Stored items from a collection
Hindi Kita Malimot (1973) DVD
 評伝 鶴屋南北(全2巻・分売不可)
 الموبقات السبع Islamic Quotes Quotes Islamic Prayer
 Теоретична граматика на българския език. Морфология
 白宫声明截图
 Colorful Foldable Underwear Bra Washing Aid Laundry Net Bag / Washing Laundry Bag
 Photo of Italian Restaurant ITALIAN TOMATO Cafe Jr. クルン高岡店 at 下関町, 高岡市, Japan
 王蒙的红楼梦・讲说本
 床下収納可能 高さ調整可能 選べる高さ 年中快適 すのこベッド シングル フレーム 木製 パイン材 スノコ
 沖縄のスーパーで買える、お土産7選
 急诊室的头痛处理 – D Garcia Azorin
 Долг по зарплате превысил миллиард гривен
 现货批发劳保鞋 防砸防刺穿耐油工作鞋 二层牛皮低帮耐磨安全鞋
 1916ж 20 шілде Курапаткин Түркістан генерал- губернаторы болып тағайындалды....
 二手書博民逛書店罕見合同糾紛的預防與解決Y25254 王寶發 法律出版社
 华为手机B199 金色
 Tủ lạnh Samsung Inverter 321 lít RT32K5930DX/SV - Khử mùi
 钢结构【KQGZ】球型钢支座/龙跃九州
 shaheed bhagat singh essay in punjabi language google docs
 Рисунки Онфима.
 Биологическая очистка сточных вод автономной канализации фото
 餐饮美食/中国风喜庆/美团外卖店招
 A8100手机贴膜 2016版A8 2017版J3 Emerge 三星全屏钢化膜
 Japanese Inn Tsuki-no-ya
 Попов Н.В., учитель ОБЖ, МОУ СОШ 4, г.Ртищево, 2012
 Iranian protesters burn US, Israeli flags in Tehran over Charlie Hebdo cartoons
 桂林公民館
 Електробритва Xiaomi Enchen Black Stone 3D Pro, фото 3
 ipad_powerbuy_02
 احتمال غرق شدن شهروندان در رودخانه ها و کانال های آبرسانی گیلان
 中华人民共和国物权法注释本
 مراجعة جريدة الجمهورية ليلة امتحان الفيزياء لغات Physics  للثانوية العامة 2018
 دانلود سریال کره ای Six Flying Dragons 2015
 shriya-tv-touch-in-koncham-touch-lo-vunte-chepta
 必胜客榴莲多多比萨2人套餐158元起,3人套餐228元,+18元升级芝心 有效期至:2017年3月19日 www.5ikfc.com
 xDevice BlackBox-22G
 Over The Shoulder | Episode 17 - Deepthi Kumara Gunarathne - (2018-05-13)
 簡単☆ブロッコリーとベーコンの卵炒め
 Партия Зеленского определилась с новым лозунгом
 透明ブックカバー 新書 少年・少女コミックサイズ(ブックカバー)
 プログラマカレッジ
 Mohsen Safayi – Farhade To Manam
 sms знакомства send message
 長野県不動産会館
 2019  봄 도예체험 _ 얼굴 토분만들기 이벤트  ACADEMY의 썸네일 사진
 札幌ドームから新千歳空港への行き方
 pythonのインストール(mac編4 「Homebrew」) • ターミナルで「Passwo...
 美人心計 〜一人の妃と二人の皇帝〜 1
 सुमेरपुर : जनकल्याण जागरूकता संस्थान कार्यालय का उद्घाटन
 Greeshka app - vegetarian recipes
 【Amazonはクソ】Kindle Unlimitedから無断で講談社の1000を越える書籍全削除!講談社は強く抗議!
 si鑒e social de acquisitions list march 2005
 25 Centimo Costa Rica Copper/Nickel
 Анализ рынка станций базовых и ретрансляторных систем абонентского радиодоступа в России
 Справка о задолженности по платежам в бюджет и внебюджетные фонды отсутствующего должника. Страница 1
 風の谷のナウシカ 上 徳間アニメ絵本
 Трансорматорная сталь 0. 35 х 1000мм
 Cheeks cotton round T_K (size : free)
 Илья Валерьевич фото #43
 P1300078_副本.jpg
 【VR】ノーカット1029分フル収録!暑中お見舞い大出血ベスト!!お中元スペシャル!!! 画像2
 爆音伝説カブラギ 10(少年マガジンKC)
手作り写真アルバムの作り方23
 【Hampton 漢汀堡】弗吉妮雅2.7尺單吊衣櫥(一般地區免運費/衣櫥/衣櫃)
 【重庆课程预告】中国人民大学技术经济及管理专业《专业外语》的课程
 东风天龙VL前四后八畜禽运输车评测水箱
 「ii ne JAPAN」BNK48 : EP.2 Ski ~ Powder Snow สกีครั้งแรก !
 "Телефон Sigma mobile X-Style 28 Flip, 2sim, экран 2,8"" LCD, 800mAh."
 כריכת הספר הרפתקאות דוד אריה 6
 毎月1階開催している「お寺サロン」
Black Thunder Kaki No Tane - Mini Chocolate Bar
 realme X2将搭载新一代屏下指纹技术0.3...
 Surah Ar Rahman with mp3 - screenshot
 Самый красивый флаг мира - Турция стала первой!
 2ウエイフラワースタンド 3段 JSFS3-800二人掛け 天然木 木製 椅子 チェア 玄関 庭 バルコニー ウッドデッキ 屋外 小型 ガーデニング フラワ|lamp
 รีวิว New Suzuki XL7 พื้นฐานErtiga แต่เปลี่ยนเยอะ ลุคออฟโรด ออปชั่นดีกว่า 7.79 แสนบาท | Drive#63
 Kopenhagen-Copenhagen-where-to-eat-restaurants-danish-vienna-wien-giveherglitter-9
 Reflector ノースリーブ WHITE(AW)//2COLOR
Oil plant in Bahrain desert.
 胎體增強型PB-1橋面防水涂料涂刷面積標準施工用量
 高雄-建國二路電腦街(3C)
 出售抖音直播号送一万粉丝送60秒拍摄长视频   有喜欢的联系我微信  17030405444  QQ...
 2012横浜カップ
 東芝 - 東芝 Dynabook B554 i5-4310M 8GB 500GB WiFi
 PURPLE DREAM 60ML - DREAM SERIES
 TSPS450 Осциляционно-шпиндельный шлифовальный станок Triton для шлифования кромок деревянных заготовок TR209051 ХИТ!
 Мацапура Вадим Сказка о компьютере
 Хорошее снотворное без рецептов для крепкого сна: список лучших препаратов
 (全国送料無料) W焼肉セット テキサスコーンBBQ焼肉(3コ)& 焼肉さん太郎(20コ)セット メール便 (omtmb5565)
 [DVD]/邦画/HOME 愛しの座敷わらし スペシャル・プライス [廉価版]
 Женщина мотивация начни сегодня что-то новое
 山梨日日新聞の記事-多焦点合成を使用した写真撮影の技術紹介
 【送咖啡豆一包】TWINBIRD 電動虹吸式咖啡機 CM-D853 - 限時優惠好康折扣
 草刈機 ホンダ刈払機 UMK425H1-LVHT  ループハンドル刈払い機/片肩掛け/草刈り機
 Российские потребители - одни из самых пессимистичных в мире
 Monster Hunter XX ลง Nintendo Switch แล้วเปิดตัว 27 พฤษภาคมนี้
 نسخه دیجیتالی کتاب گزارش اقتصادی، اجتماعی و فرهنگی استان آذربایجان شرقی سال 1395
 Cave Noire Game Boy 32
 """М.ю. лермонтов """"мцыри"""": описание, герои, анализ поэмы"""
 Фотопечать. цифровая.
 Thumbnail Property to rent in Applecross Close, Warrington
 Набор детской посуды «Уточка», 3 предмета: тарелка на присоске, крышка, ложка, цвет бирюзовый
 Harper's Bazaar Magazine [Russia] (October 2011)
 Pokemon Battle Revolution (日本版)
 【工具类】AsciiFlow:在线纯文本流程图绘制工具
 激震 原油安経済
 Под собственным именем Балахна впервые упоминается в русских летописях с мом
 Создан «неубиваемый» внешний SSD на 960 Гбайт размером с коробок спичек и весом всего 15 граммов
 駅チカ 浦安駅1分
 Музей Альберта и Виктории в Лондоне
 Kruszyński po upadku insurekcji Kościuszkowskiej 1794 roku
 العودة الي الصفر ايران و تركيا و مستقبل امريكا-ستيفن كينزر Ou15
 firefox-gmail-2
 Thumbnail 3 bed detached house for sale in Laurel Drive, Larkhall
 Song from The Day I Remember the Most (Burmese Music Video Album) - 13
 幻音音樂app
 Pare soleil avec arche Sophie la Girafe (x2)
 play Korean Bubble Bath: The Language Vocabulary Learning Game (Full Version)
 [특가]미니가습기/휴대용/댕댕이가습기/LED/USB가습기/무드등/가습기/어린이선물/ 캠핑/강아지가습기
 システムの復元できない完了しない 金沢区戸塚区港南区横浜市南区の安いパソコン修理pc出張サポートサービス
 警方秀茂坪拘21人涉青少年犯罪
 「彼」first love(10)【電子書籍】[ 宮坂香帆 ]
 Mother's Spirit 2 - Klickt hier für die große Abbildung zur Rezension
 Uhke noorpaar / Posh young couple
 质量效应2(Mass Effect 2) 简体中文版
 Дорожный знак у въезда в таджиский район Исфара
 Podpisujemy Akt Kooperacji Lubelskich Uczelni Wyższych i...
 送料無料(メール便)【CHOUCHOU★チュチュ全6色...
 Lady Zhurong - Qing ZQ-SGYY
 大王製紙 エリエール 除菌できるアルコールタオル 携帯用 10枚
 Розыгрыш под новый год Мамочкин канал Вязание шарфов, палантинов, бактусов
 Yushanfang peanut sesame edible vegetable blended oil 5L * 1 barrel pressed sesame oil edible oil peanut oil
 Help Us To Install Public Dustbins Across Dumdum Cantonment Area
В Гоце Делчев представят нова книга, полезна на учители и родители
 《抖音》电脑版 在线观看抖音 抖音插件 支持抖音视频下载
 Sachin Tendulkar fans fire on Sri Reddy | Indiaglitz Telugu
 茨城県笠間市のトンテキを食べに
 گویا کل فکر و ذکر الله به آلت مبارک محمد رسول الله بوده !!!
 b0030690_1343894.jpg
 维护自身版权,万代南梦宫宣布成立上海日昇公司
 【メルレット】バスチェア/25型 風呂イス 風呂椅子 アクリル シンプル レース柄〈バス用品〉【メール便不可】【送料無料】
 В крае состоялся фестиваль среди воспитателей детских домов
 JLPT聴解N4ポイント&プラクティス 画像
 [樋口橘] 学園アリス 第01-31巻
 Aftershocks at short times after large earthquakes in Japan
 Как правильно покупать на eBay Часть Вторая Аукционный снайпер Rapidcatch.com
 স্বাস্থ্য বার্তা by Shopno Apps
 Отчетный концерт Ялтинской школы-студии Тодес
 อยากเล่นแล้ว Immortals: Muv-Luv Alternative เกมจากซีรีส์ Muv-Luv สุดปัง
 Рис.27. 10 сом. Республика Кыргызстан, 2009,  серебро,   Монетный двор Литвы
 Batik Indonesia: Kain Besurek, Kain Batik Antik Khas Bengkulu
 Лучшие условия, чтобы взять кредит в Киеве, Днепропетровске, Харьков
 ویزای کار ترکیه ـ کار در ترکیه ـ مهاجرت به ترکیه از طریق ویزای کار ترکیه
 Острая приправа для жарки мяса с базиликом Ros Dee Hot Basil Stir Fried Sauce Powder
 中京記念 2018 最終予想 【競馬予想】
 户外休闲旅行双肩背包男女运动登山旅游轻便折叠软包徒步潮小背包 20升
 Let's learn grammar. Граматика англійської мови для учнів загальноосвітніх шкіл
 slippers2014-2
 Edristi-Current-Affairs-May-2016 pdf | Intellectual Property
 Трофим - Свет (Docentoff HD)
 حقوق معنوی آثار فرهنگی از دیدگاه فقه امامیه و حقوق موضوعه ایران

Problem details »
Set down, exactly as they stand above, the lines starting with the line with "Самый красивый флаг" and going on through the line with "Thumbnail Property to", and no others.

Output »
 Самый красивый флаг мира - Турция стала первой!
 2ウエイフラワースタンド 3段 JSFS3-800二人掛け 天然木 木製 椅子 チェア 玄関 庭 バルコニー ウッドデッキ 屋外 小型 ガーデニング フラワ|lamp
 รีวิว New Suzuki XL7 พื้นฐานErtiga แต่เปลี่ยนเยอะ ลุคออฟโรด ออปชั่นดีกว่า 7.79 แสนบาท | Drive#63
 Kopenhagen-Copenhagen-where-to-eat-restaurants-danish-vienna-wien-giveherglitter-9
 Reflector ノースリーブ WHITE(AW)//2COLOR
Oil plant in Bahrain desert.
 胎體增強型PB-1橋面防水涂料涂刷面積標準施工用量
 高雄-建國二路電腦街(3C)
 出售抖音直播号送一万粉丝送60秒拍摄长视频   有喜欢的联系我微信  17030405444  QQ...
 2012横浜カップ
 東芝 - 東芝 Dynabook B554 i5-4310M 8GB 500GB WiFi
 PURPLE DREAM 60ML - DREAM SERIES
 TSPS450 Осциляционно-шпиндельный шлифовальный станок Triton для шлифования кромок деревянных заготовок TR209051 ХИТ!
 Мацапура Вадим Сказка о компьютере
 Хорошее снотворное без рецептов для крепкого сна: список лучших препаратов
 (全国送料無料) W焼肉セット テキサスコーンBBQ焼肉(3コ)& 焼肉さん太郎(20コ)セット メール便 (omtmb5565)
 [DVD]/邦画/HOME 愛しの座敷わらし スペシャル・プライス [廉価版]
 Женщина мотивация начни сегодня что-то новое
 山梨日日新聞の記事-多焦点合成を使用した写真撮影の技術紹介
 【送咖啡豆一包】TWINBIRD 電動虹吸式咖啡機 CM-D853 - 限時優惠好康折扣
 草刈機 ホンダ刈払機 UMK425H1-LVHT  ループハンドル刈払い機/片肩掛け/草刈り機
 Российские потребители - одни из самых пессимистичных в мире
 Monster Hunter XX ลง Nintendo Switch แล้วเปิดตัว 27 พฤษภาคมนี้
 نسخه دیجیتالی کتاب گزارش اقتصادی، اجتماعی و فرهنگی استان آذربایجان شرقی سال 1395
 Cave Noire Game Boy 32
 """М.ю. лермонтов """"мцыри"""": описание, герои, анализ поэмы"""
 Фотопечать. цифровая.
 Thumbnail Property to rent in Applecross Close, Warrington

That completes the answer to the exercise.